With her application sent, there was only me to do. The fine line between pressing the send button and and the no service signal going ping was a split second.
We were in no-man’s land as the ferry powered from the shores of Canada destined for the beaches of the US. Five and a half hours to cross the open Atlantic sea. Within a couple nautical miles from disembarking, the ferry pulled up and started reversing.
Did they too forget something and so were backing up to get it? Nup, something had got sucked into the Cat’s intake turbines and the Captain was trying to spit it back out. Everyone’s eyes were on what would bob up to the surface – a whale, a fishing boat or net, a container? Or were they just flushing out the toilets before land fall.
The short bus ride to Customs and Immigration when we did dock at Portland, Maine was tense because we had no phone service to receive a magical waiver form confirmation.
“Welcome to the States, what is your purpose of your visit?”
“Where will you be staying?”
“How long will you be staying?”
They processed Claire first; checked passport, took finger print scans and a photo.

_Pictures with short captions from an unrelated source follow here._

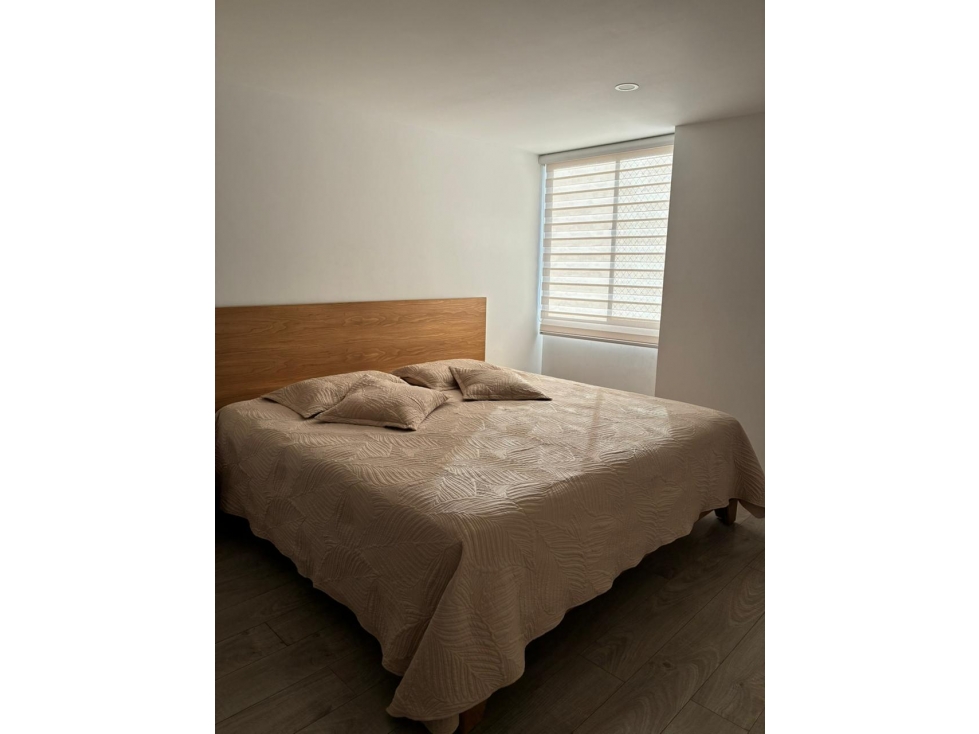 Apartamento en Venta en San German Robledo Medellín — foto 6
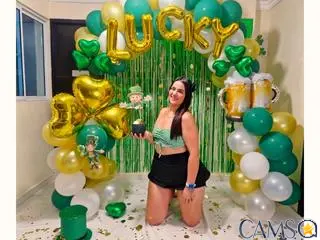 MaraCruzz’s (ImLive) Photo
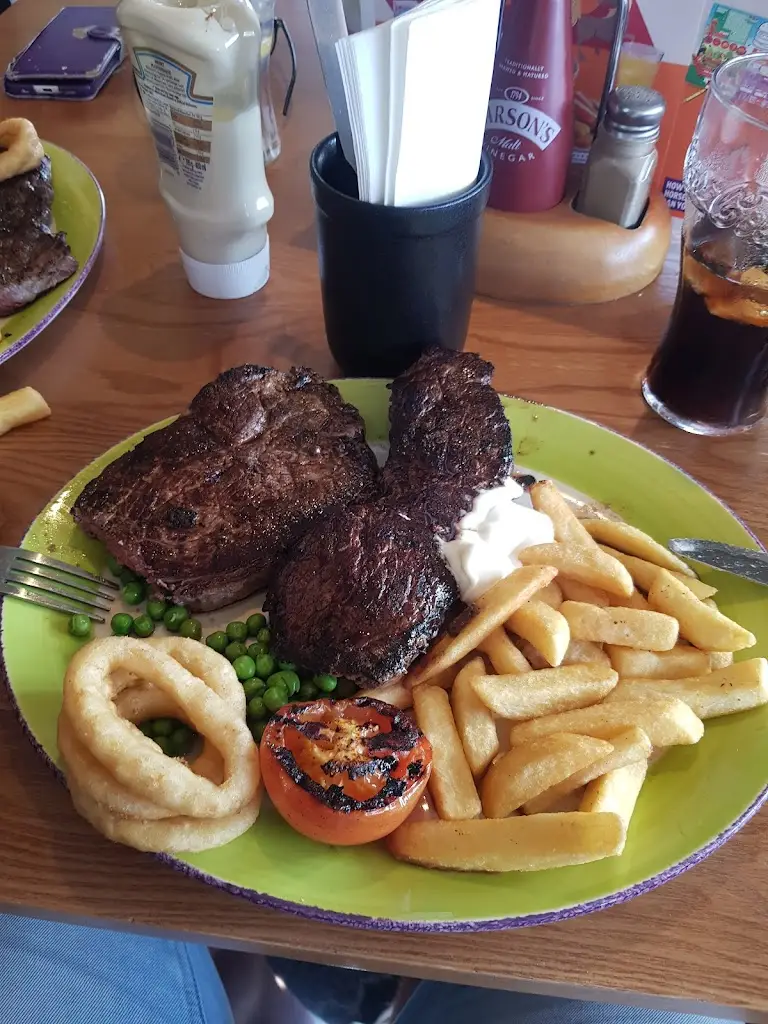 Menu_Hungry House_Kingskerswell_image_9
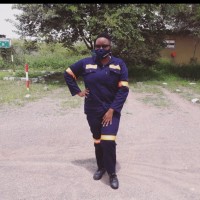 Tumelo Moseki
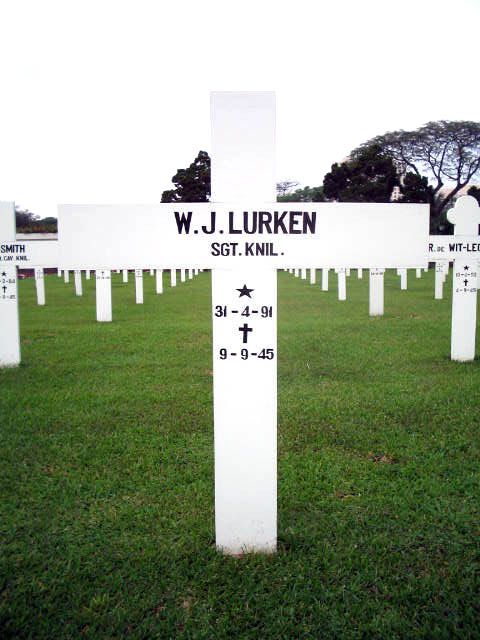 lurken.w.j.2005.jpg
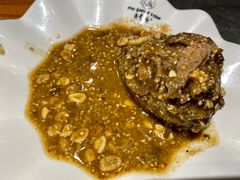 -老号尤兔头(幸福店)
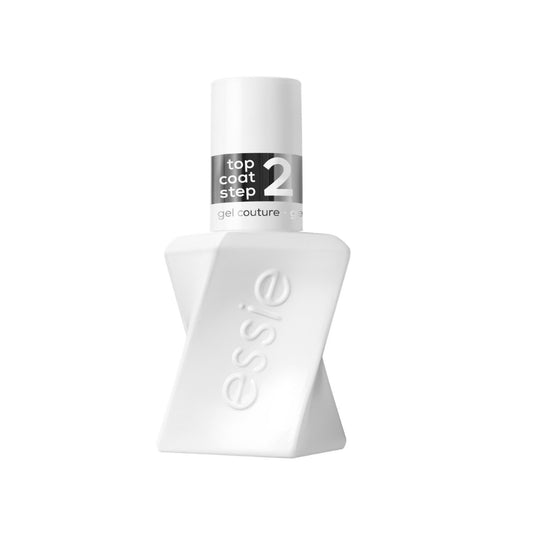 Essie Couture TOP Coat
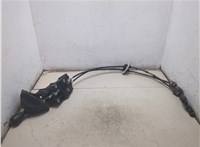  Кулиса КПП Iveco Daily 6 2014-2025 20512057 #2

The printer rattled out a form, it was the ESTA one. A relief of “Yay.”
When it came to me it was passport checked and then, “Have you got your ESTA?” At first I looked dumbfounded as to what to say. Claire represented me with our frantic panic application over the waters some ways back explanation. Apparently, mine wasn’t confirmed.
Oh great! I could see the yellow glove treatment emotion in the Officers expressions on the other side of the terminal counter and standing there I jiggled with what happens now nervousness.
A Supervisor was called over, all the remaining bus passengers had been processed and were now on the bus waiting for us. A conversation and a form filled in, finger prints and photo and then a rubber stamp versus a rubber glove.
“Welcome to America, please enjoy your stay.”
We picked up our rental car, navigated to our Airbnb accommodation, found a Walmart to purchase a phone with some access to Google Maps and over a glass of Australian Merlot, sat around a breakfast bar with our hosts getting to know them.
Helping Tom put the cast iron furnace chimney back together signalled it was time to rub sticks together for a fire. The first for this new winter season approaching. It was just lovely as the naked flame behind the glass glowed and the homestead warmed up.
Strewth, what another day in the lives of the Rurus!
The statement of the day had to be the one made by the receptionist at Enterprise cars when a customer asked if they had GPS for hire.
“We lost our privileges and therefore, our customers did too.”
Thank goodness the good ole US of A gave out a ‘get out of jail’ pass privilege.
To have been sent back to Canada or be held in a detention cell, no correspondence necessary!